Among Russiagate’s patent absurdities is that, while they were noisily accusing the president of treason and of being compromised by Russia, many elected Democrats repeatedly approved massive budgets and renewed authority for the Pentagon, the police, and the spy agencies. Some consequences of these political choices are now manifest in the use of force and snooping on protests that have erupted following the Memorial Day police murder of George Floyd in Minneapolis.

Wages of rebellion

By the time video of the brutal killing of Floyd spread on social media, America was a tinderbox, home to a citizenry perilously near its breaking point. And the circumstances of Floyd’s death were such as to provoke outrage in any decent person — a smug-faced police officer kneeled on his neck for eight minutes and 46 seconds, eventually suffocating him, ignoring the victim’s repeated protests that he couldn’t breathe.

There is a long history of both police violence especially against black, Latino, and Indigenous people in the U.S., and many such incidents in the past have triggered uprisings involving both peaceful protests and riots. One of the key distinguishing features of the current upheaval is the multiracial character of its participants, and the fact it has spread to countries around the world, including large, sustained rallies in various European and African countries. They’re demanding justice for not only Floyd, but other victims of lethal police and vigilante violence as well: among others Ahmaud Arbery, Breonna Taylor, Adama Traoré. Deaths of civilians at the hands of police in the U.S., Canada, and other countries have continued since the protests began.

Over the last decade, Black Lives Matter has developed into both a rallying cry and a tapestry of loosely-associated fora for activists to connect and organize. Undoubtedly, this network has been instrumental in mobilizing large numbers in cities around North America after Floyd’s death.

The force the police and state security forces have mobilized against peaceful protesters is striking too, especially contrasted with their relative lassitude toward rioters, looters, property vandals, and individuals who’ve taken advantage of the prevailing confusion to commit violent crimes. Trump’s ordering the military and secret service to tear gas a peaceful assembly near the White House, clearing a path for himself to orchestrate a stupid photo opportunity at nearby St. John’s Church, is an iconic example.

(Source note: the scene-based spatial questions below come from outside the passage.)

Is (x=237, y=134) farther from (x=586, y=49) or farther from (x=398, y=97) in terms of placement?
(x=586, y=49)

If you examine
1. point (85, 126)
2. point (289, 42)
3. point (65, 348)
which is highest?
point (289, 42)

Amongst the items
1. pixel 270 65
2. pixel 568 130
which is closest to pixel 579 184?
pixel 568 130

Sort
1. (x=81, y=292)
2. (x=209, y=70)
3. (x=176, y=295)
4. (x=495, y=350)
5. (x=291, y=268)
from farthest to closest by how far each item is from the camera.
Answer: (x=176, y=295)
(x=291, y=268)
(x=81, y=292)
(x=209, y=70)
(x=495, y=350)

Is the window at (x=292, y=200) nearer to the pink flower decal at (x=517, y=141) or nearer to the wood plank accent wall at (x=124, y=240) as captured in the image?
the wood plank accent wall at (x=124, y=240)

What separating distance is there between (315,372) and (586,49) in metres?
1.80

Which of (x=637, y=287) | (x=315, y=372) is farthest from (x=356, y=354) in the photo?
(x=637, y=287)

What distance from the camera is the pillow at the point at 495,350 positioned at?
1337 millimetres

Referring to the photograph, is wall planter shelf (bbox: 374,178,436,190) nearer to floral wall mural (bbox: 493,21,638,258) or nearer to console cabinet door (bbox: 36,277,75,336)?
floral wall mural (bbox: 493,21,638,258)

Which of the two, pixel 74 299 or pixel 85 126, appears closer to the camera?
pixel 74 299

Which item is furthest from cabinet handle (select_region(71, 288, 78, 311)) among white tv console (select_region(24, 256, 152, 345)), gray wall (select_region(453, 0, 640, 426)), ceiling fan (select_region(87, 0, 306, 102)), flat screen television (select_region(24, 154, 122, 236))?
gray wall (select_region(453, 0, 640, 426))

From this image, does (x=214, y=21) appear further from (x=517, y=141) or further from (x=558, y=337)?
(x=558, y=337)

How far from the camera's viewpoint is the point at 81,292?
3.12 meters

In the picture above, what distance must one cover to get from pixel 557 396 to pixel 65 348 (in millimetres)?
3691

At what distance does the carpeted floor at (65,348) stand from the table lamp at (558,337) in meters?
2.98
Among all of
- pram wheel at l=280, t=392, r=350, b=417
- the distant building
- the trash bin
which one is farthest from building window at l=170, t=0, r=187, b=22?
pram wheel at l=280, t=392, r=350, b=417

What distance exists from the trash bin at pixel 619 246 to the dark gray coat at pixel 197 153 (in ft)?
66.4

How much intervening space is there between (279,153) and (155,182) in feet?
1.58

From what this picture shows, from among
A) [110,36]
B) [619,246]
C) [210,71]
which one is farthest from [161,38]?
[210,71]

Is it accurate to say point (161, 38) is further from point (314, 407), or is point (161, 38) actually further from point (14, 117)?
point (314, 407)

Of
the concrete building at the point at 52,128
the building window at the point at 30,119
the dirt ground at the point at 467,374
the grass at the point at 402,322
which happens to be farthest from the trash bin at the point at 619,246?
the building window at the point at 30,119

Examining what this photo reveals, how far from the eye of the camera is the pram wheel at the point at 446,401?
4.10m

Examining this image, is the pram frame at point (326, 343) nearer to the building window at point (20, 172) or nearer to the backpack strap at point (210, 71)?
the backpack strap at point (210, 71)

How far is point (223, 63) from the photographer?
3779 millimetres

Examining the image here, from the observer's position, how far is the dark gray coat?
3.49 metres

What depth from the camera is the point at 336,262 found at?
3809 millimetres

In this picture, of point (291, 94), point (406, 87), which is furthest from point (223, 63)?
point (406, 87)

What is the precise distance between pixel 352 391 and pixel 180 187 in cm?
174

The Trump regime has also ordered security forces to surveil the protests using helicopters, airplanes, and drones, along with the vast electronic surveillance apparatus the state is certainly using.

The uprising has nonetheless won impressive victories so far, and has great potential to extract further concessions, especially if it sustains a presence in the streets. But perhaps the most remarkable success has been its impact on political discourse.

The signature demand of the protesters is defunding or outright abolition of the police, a slogan that’s been highly effective at drawing attention to a conspicuous symptom of neoliberal political economy: the growth of the coercive apparatus of the state, including highly funded, militarized, systematically violent law enforcement. It also highlights how lavish spending on policing absorbs resources that could instead be directed to community services and social welfare programs. Important and overdue questions have also been raised about circumscribing the role police play in society. For example, many incidents to which police respond — such as situations involving mental health crises — could be handled more safely and effectively by mental health professionals.

These eminently reasonable concepts were absent from the public debate just a few weeks ago; today, they’re coalescing into serious policy proposals. The uprising and its organizers deserve full credit for that shift.

One pitfall of a focus on “defunding” is that doing so wouldn’t necessarily improve anything absent more comprehensive reforms. As Margaret Kimberley and Glen Ford of Black Agenda Report have noted, budgetary planners can deploy all manner of sleights of hand to supposedly reduce police expenditures without meaningfully altering the facts on the ground. Likewise, many municipalities will be left with little alternative to austerity as tax receipts drop amid the pandemic-depression; in this scenario, cuts to the police force would be part of a raft of cuts across the board. Municipal or state police could eventually give way to private security forces with a similar mandate, but there’s no reason to expect the latter would be inherently less brutal.

As protecting citizens and their property from crime are basic duties of any functioning government, the need for policing in some form is inevitable, constraining the prospects for abolition as well. Floyd’s home town of Minneapolis is noted for a governing council proposing to “abolish” the municipal police; yet the council’s vision for a post-police future could include a department of law enforcement tasked with public safety and violence prevention, and involving peace officers — in other words, something resembling a police force.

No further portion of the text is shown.